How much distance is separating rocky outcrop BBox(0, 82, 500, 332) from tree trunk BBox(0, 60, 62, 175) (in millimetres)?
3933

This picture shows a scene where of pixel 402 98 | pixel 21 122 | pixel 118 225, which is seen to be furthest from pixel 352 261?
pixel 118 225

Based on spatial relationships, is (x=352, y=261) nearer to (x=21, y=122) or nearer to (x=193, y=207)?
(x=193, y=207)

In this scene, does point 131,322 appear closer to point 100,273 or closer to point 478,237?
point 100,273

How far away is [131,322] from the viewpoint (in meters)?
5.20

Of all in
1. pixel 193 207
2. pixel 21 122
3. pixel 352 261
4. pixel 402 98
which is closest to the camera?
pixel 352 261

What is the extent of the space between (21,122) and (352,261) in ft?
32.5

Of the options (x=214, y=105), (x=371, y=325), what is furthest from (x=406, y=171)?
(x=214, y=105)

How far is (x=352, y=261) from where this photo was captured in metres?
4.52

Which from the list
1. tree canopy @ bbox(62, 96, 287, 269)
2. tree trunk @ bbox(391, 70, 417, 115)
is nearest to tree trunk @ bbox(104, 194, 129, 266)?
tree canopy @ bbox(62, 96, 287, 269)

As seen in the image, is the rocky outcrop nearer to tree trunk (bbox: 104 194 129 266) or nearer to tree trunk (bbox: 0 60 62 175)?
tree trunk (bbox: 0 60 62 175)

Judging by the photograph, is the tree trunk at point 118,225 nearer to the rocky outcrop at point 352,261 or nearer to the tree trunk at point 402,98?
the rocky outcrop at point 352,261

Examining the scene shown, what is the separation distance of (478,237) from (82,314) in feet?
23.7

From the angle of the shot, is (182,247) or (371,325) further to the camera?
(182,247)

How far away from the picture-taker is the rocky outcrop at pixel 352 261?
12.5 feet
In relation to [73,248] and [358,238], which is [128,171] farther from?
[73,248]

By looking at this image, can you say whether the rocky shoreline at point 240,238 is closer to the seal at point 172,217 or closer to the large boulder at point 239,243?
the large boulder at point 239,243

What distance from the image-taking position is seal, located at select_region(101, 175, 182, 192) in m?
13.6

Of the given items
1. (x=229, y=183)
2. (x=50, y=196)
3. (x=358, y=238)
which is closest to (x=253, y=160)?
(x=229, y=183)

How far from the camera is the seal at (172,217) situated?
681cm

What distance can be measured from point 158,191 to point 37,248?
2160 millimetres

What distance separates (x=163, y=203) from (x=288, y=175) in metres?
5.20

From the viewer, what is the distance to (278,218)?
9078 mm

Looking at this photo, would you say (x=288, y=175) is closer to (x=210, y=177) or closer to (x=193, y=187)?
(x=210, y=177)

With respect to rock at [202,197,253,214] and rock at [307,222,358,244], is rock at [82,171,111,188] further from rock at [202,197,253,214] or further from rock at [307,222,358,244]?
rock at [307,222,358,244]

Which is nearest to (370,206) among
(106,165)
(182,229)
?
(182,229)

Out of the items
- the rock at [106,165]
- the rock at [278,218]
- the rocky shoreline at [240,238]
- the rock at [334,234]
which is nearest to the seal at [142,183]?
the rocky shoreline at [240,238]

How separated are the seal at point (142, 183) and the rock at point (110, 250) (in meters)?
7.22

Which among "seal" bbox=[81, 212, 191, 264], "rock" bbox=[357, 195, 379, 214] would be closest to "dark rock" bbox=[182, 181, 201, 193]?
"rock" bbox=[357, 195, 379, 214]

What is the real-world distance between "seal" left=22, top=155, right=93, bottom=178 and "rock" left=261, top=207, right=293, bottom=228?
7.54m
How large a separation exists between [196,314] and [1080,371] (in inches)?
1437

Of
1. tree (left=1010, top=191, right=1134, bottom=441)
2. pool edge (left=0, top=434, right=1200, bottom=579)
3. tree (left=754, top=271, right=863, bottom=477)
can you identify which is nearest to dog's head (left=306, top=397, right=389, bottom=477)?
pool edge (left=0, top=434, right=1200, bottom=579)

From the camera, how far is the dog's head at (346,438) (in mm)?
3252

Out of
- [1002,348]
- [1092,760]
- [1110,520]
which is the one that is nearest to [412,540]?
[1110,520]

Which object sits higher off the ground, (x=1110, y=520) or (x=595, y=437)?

-- Exercise --
Reproduce every line of the data above word for word, without altering any character.

-- Answer to the exercise --
How much distance is separating rocky outcrop BBox(0, 82, 500, 332) from tree trunk BBox(0, 60, 62, 175) (in millimetres)?
3933

This picture shows a scene where of pixel 402 98 | pixel 21 122 | pixel 118 225, which is seen to be furthest from pixel 352 261?
pixel 118 225

Based on spatial relationships, is (x=352, y=261) nearer to (x=21, y=122) or nearer to (x=193, y=207)?
(x=193, y=207)

In this scene, does point 131,322 appear closer to point 100,273 or closer to point 478,237?
point 100,273

How far away is [131,322] from the viewpoint (in meters)?
5.20

Of all in
1. pixel 193 207
2. pixel 21 122
3. pixel 352 261
4. pixel 402 98
which is closest to the camera?
pixel 352 261

What is the extent of the space between (21,122) and (352,261) in ft?
32.5

Of the options (x=214, y=105), (x=371, y=325), what is furthest from (x=406, y=171)?
(x=214, y=105)

How far is (x=352, y=261) from where this photo was captured in metres?
4.52

Which from the list
1. tree canopy @ bbox(62, 96, 287, 269)
2. tree trunk @ bbox(391, 70, 417, 115)
is nearest to tree trunk @ bbox(104, 194, 129, 266)?
tree canopy @ bbox(62, 96, 287, 269)

As seen in the image, is the rocky outcrop nearer to tree trunk (bbox: 104 194 129 266) or nearer to tree trunk (bbox: 0 60 62 175)?
tree trunk (bbox: 0 60 62 175)

Judging by the photograph, is the tree trunk at point 118,225 nearer to the rocky outcrop at point 352,261 or nearer to the tree trunk at point 402,98?
the rocky outcrop at point 352,261

Examining the scene shown, what is the separation distance of (478,237) from (82,314) in feet?
23.7

From the angle of the shot, is (182,247) or (371,325) further to the camera?
(182,247)

How far away from the picture-taker is the rocky outcrop at pixel 352 261?
12.5 feet
In relation to [73,248] and [358,238], which is [128,171] farther from?
[73,248]

By looking at this image, can you say whether the rocky shoreline at point 240,238 is closer to the seal at point 172,217 or closer to the large boulder at point 239,243?
the large boulder at point 239,243

What distance from the image-taking position is seal, located at select_region(101, 175, 182, 192) in m?
13.6

Of the given items
1. (x=229, y=183)
2. (x=50, y=196)
3. (x=358, y=238)
which is closest to (x=253, y=160)?
(x=229, y=183)

How far from the camera is the seal at (172,217) situated?
681cm

What distance can be measured from point 158,191 to point 37,248?
2160 millimetres

What distance separates (x=163, y=203) from (x=288, y=175) in metres?
5.20

From the viewer, what is the distance to (278,218)?
9078 mm

Looking at this photo, would you say (x=288, y=175) is closer to (x=210, y=177) or closer to (x=193, y=187)?
(x=210, y=177)

With respect to rock at [202,197,253,214] and rock at [307,222,358,244], is rock at [82,171,111,188] further from rock at [202,197,253,214] or further from rock at [307,222,358,244]?
rock at [307,222,358,244]

Which is nearest to (370,206) among
(106,165)
(182,229)
?
(182,229)

Out of the items
- the rock at [106,165]
- the rock at [278,218]
- the rocky shoreline at [240,238]
- the rock at [334,234]
which is nearest to the seal at [142,183]?
the rocky shoreline at [240,238]

How separated are the seal at point (142, 183) and the rock at point (110, 250) (in meters)?
7.22

Which among "seal" bbox=[81, 212, 191, 264], "rock" bbox=[357, 195, 379, 214] would be closest to "dark rock" bbox=[182, 181, 201, 193]?
"rock" bbox=[357, 195, 379, 214]

What is the real-world distance between "seal" left=22, top=155, right=93, bottom=178 and "rock" left=261, top=207, right=293, bottom=228?
7.54m
How large a separation exists between [196,314] and [1080,371] (in inches)?
1437

Of
1. tree (left=1010, top=191, right=1134, bottom=441)
2. pool edge (left=0, top=434, right=1200, bottom=579)
3. tree (left=754, top=271, right=863, bottom=477)
can you identify which is nearest to dog's head (left=306, top=397, right=389, bottom=477)?
pool edge (left=0, top=434, right=1200, bottom=579)

From the camera, how far is the dog's head at (346,438) (in mm)?
3252

Out of
- [1002,348]
- [1092,760]
- [1110,520]
which is the one that is nearest to [412,540]?
[1110,520]

Which object sits higher off the ground, (x=1110, y=520) or (x=595, y=437)?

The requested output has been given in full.